• What the exercise asks
Could you lay out everything in the records below, from the line containing "Given this picture, which of" down to the line containing "4. (left=170, top=204, right=204, bottom=211): white", as a numbered list with any blank lines left out?

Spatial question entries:
────────────────────

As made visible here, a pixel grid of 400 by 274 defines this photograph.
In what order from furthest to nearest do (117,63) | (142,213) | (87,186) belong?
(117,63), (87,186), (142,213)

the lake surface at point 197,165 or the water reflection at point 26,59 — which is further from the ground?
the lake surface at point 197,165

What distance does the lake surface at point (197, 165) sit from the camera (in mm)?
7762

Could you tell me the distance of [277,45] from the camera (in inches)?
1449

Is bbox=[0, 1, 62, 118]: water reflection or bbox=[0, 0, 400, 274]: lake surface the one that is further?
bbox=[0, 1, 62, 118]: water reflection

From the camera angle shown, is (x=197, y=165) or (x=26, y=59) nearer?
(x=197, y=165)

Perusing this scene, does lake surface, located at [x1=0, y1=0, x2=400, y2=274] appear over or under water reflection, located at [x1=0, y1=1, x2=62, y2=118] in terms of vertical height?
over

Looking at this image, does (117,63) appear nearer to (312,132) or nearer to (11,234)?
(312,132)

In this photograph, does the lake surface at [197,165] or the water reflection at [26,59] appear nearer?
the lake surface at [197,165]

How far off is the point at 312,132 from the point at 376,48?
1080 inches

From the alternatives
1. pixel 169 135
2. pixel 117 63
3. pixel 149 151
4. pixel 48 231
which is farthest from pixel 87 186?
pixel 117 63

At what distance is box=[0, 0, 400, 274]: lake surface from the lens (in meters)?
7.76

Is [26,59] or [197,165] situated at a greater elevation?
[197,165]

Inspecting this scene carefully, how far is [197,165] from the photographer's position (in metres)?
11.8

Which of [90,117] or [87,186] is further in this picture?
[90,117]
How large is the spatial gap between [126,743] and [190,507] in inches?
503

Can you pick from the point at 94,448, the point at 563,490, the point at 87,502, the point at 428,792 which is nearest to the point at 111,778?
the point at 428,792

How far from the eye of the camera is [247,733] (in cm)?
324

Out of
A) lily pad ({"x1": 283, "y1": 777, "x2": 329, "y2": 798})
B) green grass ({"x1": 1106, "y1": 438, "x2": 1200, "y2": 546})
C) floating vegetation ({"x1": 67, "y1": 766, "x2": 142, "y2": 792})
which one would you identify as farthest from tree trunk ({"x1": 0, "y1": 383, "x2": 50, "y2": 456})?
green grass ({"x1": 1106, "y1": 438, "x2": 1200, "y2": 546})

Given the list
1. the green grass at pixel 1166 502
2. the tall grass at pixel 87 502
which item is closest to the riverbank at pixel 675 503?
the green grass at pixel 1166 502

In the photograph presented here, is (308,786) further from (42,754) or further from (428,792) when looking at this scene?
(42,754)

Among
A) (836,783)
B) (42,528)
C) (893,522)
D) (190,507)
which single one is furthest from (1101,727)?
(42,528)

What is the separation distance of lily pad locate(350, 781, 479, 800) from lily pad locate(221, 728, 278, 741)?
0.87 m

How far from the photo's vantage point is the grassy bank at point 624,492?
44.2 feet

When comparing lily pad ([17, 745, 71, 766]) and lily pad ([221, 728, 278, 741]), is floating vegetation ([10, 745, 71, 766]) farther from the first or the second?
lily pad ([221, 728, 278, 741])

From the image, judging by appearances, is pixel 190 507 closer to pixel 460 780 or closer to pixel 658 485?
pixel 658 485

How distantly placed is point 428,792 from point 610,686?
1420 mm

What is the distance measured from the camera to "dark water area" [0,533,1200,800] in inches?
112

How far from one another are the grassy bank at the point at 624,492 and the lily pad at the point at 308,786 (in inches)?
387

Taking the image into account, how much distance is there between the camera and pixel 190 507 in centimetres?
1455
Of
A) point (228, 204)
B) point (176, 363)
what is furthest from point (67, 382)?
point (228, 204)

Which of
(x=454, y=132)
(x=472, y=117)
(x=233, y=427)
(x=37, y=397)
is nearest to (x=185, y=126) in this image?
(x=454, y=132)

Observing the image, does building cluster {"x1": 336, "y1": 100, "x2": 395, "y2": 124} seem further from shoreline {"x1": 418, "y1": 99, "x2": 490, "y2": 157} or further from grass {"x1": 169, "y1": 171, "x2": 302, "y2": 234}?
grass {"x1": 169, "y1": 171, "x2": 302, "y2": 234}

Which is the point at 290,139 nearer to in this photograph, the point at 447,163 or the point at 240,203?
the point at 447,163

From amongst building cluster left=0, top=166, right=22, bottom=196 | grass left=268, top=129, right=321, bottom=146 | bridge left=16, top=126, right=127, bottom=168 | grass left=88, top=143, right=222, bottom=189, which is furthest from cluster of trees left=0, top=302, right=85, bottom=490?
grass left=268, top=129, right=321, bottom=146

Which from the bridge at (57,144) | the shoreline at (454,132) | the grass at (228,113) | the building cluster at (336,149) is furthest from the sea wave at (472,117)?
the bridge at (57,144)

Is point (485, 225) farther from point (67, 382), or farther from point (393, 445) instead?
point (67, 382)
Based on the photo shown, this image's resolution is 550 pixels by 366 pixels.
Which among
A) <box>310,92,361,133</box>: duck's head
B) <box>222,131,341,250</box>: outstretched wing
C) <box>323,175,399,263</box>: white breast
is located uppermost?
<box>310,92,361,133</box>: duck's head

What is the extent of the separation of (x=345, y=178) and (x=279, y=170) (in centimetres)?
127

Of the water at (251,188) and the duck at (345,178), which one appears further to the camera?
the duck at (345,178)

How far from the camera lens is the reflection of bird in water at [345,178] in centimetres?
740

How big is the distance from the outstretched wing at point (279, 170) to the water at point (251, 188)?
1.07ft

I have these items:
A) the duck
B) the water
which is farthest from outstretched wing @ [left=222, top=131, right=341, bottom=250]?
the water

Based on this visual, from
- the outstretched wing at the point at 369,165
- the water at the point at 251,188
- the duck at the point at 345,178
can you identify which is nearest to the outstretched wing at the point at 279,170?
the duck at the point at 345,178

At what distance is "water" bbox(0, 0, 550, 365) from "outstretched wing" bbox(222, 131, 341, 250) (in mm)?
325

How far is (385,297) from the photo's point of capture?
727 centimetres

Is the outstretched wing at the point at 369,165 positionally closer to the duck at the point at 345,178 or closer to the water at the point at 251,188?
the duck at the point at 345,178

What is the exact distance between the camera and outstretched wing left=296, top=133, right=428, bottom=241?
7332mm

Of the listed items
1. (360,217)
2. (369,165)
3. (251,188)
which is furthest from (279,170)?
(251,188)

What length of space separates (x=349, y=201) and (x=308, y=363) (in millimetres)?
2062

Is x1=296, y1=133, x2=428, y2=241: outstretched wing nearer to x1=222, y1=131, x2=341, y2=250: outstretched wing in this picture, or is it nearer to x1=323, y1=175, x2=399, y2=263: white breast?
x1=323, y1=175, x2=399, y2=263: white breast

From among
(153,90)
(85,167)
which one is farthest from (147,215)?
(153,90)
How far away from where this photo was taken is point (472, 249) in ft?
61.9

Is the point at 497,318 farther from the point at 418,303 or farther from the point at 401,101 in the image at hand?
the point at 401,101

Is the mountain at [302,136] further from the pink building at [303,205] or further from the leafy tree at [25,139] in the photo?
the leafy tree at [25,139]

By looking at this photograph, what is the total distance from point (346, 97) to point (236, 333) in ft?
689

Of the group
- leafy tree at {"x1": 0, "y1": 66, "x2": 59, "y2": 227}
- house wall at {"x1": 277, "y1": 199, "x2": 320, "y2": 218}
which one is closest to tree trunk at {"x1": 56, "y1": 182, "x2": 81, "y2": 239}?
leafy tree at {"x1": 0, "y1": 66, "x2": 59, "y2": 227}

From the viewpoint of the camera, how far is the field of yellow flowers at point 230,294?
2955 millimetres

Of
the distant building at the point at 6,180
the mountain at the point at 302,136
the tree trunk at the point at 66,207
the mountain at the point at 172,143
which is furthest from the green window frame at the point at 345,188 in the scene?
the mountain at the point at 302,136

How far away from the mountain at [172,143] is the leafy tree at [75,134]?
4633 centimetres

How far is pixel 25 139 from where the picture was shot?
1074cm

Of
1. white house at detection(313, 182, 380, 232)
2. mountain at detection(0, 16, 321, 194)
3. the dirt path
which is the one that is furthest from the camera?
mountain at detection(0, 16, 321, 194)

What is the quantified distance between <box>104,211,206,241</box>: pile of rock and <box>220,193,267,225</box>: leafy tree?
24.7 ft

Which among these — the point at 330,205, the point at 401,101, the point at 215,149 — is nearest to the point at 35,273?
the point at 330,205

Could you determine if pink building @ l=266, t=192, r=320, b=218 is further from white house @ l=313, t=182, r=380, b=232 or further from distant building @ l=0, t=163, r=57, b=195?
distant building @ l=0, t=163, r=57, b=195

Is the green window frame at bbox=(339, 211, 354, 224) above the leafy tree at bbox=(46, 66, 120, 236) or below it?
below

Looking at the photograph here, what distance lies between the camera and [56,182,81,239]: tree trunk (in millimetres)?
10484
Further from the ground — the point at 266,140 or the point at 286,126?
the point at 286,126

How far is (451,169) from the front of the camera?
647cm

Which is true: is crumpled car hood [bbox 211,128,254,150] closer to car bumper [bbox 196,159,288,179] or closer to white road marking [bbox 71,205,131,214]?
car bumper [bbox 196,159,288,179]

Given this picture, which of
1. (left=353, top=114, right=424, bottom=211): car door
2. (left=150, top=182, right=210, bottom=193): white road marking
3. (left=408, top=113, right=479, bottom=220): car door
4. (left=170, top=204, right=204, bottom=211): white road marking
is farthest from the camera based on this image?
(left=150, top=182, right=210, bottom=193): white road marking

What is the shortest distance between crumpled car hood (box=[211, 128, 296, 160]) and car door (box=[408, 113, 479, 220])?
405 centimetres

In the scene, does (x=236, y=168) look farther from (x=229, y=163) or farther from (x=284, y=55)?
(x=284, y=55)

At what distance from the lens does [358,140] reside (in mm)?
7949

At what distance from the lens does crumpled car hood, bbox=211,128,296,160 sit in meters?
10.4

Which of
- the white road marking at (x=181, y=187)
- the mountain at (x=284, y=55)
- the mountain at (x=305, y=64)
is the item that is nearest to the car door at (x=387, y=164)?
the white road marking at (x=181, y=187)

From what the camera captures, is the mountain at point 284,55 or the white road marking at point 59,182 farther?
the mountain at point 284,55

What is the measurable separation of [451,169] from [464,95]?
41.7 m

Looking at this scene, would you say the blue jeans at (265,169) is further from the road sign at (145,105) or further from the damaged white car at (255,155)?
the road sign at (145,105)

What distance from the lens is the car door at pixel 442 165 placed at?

────────────────────

• Output for this exercise
1. Given this picture, which of
2. 1. (left=353, top=114, right=424, bottom=211): car door
3. 2. (left=150, top=182, right=210, bottom=193): white road marking
4. 3. (left=408, top=113, right=479, bottom=220): car door
5. 4. (left=170, top=204, right=204, bottom=211): white road marking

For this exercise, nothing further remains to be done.